Stored data entries »
=== Section Start ===
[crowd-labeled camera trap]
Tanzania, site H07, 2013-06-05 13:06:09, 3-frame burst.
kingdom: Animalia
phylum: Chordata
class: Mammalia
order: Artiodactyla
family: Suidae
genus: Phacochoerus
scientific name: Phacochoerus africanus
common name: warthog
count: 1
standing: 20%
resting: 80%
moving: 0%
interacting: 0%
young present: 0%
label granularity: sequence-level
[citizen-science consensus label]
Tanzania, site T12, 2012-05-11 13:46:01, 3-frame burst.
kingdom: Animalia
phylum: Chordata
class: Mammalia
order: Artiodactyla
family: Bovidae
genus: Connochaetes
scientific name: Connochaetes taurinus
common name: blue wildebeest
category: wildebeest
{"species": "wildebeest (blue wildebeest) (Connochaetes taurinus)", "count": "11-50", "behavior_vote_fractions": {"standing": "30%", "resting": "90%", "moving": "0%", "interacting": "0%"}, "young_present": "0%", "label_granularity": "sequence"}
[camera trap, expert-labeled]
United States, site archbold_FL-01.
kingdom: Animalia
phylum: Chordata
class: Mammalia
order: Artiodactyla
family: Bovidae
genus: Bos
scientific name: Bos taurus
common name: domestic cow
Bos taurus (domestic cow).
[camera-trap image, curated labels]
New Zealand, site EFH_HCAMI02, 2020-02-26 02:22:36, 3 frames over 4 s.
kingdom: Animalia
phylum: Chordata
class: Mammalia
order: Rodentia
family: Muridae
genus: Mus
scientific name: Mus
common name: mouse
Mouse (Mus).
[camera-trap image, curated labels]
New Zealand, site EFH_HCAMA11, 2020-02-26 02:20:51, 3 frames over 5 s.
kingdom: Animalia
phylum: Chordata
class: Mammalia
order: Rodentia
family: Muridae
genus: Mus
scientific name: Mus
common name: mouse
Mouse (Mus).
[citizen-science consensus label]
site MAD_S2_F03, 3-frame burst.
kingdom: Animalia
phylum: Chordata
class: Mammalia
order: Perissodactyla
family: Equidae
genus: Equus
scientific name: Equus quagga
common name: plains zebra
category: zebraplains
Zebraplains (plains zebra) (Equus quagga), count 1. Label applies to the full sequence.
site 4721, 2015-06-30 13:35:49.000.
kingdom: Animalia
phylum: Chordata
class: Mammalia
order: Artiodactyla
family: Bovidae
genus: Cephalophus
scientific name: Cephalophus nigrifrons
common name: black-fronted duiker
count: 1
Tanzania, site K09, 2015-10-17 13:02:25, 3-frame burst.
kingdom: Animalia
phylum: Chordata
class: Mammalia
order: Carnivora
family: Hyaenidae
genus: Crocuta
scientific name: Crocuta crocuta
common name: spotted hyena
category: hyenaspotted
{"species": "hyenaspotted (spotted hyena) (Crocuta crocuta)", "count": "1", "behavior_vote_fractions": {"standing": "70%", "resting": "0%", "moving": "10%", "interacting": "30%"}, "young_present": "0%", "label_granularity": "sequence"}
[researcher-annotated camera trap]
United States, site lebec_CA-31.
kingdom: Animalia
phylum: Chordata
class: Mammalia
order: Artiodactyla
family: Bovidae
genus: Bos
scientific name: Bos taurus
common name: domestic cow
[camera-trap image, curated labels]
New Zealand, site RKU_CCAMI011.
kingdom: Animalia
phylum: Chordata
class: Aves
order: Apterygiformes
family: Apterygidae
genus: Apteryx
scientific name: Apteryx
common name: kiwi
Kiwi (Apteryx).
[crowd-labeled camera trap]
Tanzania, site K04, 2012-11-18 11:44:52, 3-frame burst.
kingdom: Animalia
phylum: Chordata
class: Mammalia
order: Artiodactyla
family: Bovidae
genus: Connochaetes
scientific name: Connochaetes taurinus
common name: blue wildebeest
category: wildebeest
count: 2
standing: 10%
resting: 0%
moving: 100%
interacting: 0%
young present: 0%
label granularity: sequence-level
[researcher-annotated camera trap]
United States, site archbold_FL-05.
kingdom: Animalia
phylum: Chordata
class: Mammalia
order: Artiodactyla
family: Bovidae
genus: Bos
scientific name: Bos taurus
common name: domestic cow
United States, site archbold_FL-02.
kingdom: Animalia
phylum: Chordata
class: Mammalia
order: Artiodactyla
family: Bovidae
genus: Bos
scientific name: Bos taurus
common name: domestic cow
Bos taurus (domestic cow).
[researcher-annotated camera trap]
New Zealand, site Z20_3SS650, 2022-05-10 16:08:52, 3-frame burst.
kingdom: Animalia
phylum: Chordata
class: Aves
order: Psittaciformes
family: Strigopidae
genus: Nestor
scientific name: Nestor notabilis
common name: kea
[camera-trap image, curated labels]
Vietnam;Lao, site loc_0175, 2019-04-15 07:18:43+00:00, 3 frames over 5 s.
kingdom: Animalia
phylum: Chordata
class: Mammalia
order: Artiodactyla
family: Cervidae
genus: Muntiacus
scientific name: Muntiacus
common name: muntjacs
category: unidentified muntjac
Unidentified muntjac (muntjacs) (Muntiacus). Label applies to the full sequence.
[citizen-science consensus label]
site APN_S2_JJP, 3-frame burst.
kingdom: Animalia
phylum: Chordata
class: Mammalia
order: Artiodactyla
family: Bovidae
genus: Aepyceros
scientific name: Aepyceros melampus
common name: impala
=== Section End ===
PROBLEM TO WORK ON »
Which of the lines above carry the string "frames"? Copy every one.

ANSWER TO THIS EXERCISE »
New Zealand, site EFH_HCAMI02, 2020-02-26 02:22:36, 3 frames over 4 s.
New Zealand, site EFH_HCAMA11, 2020-02-26 02:20:51, 3 frames over 5 s.
Vietnam;Lao, site loc_0175, 2019-04-15 07:18:43+00:00, 3 frames over 5 s.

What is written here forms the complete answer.